Germany is definitely getting out of nuclear power by disconnecting its last three reactors from the electricity grid

The plants must be disconnected from the electricity grid by midnight on Saturday. The culmination of an exit from the atom initiated by Berlin in 2003.

Germany is definitely turning its back on atomic energy, Saturday April 15: the last three nuclear reactors in operation in the country must be disconnected from the electricity grid before midnight. Long planned for December 31, 2022, this closure had been delayed by a few months due to the war in Ukraine and the end of Russian gas deliveries to Germany. Since 2003, 16 other reactors had already stopped producing electricity across the Rhine.

>> REPORT. Germany: the end of nuclear power and of an era in Baden-Württemberg

The Isar 2 (South-East), Neckarwestheim (South-West) and Emsland (North-West) reactors provided 6% of the energy produced in Germany in 2022, while nuclear represented 30.8% of the produced in 1997.

To replace nuclear, Germany has invested in renewable energies, whose share in the production “mix” reached 46% in 2022, against less than 25% ten years earlier. But coal-fired power plants still represent a third of the country’s production, a proportion up from 8% in 2022 in the face of gas supply difficulties. Berlin aims to close these plants in 2038 and to cover 80% of its electricity needs with renewables by 2030.

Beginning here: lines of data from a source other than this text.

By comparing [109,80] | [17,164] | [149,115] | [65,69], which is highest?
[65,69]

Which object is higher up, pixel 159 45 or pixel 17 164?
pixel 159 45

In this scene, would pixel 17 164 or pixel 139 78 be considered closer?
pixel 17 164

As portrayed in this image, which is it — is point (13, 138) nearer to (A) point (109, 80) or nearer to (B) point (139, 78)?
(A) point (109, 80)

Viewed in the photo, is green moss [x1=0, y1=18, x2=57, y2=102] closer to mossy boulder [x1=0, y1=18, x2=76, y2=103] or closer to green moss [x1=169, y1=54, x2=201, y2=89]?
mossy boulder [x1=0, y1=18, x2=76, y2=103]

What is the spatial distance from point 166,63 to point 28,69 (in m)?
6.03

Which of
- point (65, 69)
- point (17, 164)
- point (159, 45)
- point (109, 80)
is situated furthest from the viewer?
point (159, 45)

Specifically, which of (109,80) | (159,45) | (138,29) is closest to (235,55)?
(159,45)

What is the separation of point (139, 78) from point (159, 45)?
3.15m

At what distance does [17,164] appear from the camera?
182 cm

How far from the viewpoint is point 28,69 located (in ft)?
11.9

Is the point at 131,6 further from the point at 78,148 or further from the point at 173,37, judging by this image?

Debates in the ruling coalition and doubts in public opinion

The gradual exit from nuclear power was decided by Germany in the early 2000s, then accelerated by Chancellor Angela Merkel after the Fukushima disaster (Japan) in 2011.

While this policy has long been a consensus in Germany, public opinion has changed as a result of the war in Ukraine: in a recent poll for the public television channel ARD, 59% of those questioned believe that abandoning nuclear power in this context is not a good idea.

“It’s a strategic error, in a still tense geopolitical environment”said Bijan Djir-Sarai, secretary general of the liberal FDP party, yet a member of the government coalition alongside the social democrats and environmentalists.

“The risks associated with nuclear energy are definitely out of control”, insisted this week the Minister of the Environment, Steffi Lemke, an environmentalist. A few hundred people celebrated this exit from nuclear power in Munich and Berlin, at the invitation of the NGO Greenpeace.